Haunted Houses takes published ethnography not only as source material but also as the object of study, since ethnography itself embodies transformative animism. The ethnographers treated in the final three chapters, moreover, were available to comment on ‘their’ chapters. They added empirical materials, qualified my interpretations, questioned them or became annoyed at them. I was naturally obliging, but sometimes obstinate. David Hicks was happy to be ghost, but not sure that his wife, Maxine, rated as a demonic seductress. Shepard Forman rejected the suggestion that he had artfully engineered the breaking of one taboo for the sake of hearing the otherwise un-utterable names of the dead. Elizabeth Traube insisted that field sex with informants was not something her conscience would permit, but agreed that the data gathering process was ‘erotically charged’.
Peering through representation to get at experience or history is not a one-way street. The 1975 invasion of East Timor also tempts us to look closely at representation and what was said and not said in academic works and forums during the quarter-century of Indonesian occuption. The aforementioned anthropologists as well as prominent Indonesianist, James Fox, became subject to my enquiries and conjectures about the academic silence on atrocities committed in East Timor. To what extent did scholars and institutions refrain from exposing the Indonesian government to keep fieldsites open or to defend other professional ambitions? Perhaps I broke some taboos myself in my candid treatment of anthropology’s vested interests which, I go on to say, remained concealed behind a veneer of cultural relativism and strategic essentialism.
Haunted Houses offers another way of telling East Timor’s final century of colonial history, since the selected ethnographies traverse critical phases or events in East Timor’s past, from the pre-pacification nineteenth century and the turn-of-century pacification campaigns through the decline of the native aristocracy and kingdoms, the relentless penetration of capitalism, the Japanese occupation and the postwar development era. Dispensing with historical detail, some readers less familiar with Timor may find refreshing the book’s framing of history within ethnography and story: dates and facts turn up amidst plenty of haunted houses, wicked witches and ethnographers in dire straits.
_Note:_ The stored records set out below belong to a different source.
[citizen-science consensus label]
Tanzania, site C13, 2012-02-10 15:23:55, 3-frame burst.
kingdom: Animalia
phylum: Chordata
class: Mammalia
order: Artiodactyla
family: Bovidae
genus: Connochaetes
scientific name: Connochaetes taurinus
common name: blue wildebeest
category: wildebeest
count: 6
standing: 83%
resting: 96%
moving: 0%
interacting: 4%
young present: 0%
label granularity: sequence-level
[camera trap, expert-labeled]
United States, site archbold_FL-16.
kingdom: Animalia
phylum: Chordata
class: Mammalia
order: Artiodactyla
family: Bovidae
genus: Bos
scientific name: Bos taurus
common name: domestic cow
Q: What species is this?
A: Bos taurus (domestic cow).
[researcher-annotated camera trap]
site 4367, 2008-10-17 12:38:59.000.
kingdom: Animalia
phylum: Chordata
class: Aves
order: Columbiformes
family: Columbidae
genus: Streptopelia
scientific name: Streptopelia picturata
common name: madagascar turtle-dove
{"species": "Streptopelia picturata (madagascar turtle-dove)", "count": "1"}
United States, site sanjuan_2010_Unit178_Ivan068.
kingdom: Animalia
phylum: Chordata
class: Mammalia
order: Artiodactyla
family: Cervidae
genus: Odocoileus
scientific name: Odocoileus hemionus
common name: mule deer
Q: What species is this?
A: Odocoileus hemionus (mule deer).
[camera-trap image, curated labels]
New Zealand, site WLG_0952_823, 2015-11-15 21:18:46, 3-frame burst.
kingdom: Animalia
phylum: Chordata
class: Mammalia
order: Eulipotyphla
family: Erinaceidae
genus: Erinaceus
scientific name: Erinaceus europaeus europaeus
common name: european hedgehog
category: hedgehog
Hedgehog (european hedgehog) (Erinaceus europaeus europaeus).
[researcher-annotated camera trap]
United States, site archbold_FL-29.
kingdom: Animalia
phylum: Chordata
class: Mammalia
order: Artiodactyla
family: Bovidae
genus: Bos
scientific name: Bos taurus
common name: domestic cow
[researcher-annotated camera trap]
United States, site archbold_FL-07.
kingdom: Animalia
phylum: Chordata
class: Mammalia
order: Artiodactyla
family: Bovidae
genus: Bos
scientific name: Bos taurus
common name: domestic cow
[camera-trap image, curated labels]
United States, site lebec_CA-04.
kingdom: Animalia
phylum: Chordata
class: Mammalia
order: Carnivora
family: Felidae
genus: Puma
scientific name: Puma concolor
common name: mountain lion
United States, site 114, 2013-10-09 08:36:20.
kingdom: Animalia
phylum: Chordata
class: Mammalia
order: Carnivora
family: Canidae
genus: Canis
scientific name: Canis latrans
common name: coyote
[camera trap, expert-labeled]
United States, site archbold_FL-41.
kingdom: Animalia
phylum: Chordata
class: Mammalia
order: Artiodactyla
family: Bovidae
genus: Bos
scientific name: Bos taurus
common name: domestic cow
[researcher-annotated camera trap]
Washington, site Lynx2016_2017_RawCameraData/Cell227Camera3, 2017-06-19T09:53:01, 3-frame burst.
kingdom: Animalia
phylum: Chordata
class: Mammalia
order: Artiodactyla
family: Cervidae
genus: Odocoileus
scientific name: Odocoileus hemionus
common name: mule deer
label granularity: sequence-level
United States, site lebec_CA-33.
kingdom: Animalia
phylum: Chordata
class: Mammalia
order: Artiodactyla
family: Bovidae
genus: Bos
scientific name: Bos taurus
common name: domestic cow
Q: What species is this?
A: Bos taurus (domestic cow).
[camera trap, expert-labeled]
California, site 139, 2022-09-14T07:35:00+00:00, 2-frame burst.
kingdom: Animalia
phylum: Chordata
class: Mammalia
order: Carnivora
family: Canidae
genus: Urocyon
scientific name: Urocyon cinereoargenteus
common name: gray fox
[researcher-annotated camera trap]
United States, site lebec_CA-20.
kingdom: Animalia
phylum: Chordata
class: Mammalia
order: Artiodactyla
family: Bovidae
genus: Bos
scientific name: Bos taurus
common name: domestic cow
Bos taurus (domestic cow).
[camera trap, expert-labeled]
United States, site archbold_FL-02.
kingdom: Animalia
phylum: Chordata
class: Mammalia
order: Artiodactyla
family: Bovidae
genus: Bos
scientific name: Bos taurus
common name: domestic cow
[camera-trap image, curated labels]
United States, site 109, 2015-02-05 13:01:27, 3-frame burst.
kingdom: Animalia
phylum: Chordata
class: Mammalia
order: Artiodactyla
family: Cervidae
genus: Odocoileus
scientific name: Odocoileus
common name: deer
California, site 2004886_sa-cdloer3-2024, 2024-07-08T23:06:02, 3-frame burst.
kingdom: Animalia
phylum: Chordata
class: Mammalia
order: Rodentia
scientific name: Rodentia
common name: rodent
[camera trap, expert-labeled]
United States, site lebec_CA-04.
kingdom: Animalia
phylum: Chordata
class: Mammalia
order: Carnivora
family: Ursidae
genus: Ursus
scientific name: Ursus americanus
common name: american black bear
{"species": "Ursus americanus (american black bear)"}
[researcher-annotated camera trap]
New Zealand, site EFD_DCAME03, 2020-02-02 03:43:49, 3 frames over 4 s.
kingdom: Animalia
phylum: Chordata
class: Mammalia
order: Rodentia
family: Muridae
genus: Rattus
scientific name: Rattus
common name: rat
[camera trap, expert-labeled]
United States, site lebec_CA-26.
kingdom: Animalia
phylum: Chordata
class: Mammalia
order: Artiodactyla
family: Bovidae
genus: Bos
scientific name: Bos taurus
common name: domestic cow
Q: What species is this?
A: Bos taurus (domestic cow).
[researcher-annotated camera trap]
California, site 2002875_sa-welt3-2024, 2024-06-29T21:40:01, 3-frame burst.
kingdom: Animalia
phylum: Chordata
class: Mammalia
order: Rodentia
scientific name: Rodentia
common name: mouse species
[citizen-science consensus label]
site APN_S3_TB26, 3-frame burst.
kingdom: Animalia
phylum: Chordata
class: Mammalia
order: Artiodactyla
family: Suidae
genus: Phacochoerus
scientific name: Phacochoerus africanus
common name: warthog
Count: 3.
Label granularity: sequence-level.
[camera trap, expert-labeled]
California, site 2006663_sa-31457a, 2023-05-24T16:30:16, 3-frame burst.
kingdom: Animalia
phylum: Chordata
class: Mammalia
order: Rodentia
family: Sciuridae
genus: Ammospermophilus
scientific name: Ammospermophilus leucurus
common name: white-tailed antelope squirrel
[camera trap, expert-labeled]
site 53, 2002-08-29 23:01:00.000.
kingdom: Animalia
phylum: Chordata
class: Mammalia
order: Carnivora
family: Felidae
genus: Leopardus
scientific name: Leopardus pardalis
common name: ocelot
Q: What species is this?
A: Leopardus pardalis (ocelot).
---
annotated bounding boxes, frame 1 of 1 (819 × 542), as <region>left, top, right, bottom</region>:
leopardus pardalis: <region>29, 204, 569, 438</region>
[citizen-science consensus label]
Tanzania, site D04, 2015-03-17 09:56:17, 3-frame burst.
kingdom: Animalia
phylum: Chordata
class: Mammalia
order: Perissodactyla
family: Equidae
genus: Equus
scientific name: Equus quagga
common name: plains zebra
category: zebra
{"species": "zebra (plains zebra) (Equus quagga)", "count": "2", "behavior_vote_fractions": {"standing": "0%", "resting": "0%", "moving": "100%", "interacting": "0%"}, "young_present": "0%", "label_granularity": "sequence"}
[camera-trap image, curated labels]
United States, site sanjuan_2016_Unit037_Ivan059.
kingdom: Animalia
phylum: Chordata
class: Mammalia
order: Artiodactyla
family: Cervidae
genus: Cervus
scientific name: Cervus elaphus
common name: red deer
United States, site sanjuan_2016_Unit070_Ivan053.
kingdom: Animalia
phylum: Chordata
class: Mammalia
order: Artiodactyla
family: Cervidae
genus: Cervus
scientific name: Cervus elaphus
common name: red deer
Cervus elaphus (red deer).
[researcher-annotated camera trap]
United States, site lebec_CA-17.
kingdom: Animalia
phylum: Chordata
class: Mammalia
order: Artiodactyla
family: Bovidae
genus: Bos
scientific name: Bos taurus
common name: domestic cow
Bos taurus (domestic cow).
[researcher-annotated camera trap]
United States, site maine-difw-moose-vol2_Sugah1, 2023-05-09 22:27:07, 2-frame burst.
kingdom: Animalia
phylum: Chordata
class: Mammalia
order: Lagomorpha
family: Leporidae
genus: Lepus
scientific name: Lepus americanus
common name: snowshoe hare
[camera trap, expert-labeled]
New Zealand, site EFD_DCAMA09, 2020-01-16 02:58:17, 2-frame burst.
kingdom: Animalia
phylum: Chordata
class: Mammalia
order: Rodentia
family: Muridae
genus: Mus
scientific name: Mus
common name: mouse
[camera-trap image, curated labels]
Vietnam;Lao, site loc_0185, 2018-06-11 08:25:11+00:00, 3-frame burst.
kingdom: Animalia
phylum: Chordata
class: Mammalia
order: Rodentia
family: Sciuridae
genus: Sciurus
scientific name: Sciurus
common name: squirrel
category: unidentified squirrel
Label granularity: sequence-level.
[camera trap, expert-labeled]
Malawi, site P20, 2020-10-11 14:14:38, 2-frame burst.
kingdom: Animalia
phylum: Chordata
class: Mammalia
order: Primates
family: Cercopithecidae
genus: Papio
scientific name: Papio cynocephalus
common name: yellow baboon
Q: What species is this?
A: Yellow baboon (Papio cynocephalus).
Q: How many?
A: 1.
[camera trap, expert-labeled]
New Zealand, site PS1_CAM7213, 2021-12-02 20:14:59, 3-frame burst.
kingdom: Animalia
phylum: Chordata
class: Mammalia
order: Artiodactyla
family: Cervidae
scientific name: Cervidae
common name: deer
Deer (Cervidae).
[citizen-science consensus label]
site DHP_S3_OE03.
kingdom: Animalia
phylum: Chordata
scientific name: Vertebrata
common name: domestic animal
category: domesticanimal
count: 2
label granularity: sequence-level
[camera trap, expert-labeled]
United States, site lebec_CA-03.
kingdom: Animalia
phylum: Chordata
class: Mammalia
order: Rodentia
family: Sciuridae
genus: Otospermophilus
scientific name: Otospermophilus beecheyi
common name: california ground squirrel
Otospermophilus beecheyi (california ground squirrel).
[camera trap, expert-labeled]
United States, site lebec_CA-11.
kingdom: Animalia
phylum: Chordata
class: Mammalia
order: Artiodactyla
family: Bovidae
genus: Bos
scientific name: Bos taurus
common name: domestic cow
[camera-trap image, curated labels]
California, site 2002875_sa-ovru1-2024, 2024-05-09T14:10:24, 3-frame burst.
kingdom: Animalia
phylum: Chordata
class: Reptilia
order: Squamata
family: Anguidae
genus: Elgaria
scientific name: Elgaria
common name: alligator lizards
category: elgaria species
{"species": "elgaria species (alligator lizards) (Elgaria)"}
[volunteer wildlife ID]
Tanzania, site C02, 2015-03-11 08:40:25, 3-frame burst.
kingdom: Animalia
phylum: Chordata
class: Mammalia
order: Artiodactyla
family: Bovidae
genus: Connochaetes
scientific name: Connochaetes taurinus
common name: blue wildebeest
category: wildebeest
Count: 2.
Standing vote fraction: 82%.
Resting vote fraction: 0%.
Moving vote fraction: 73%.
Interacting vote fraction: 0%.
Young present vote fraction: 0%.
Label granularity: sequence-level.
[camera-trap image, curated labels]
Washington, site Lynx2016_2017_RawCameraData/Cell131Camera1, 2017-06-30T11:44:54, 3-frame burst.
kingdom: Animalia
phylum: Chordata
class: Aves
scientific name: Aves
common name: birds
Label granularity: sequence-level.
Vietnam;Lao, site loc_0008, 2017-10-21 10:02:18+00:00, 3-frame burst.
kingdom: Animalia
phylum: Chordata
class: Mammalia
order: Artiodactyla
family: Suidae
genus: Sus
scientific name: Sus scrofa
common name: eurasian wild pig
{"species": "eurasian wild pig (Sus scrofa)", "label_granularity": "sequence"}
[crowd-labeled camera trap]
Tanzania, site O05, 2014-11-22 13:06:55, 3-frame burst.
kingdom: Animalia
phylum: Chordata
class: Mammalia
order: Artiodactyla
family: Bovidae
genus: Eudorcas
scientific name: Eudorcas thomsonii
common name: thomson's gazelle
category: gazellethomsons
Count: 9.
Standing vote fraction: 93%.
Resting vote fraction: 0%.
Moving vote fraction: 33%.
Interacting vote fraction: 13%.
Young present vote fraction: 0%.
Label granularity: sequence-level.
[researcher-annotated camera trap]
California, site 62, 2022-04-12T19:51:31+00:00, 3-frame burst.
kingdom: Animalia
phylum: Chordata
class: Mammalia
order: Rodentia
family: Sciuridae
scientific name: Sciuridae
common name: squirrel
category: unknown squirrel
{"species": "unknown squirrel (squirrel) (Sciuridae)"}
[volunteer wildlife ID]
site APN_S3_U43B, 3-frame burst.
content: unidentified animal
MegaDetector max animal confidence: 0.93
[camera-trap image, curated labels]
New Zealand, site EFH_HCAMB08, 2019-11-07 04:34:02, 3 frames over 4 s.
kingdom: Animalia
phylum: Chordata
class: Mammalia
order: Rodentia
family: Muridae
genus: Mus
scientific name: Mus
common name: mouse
In the foreword, Douglas Kammen notes that a warning is in order. The book, he cautions, “is a history of ethnographic accounts based on an excellent selection of texts…, but it is not a history of Timorese animism per se”. Kammen’s comments raise fascinating questions of methodology not explicitly covered in the book. Haunted Houses, nevertheless, may leave readers wondering whether a single history of animism in East Timor that stands aside from the subjectivity of the ethnographic record, is even possible. If Haunted Houses offers an answer to this question, it is to be found not in the book’s claims but rather in its style; and what the book does not say is as important as what it does.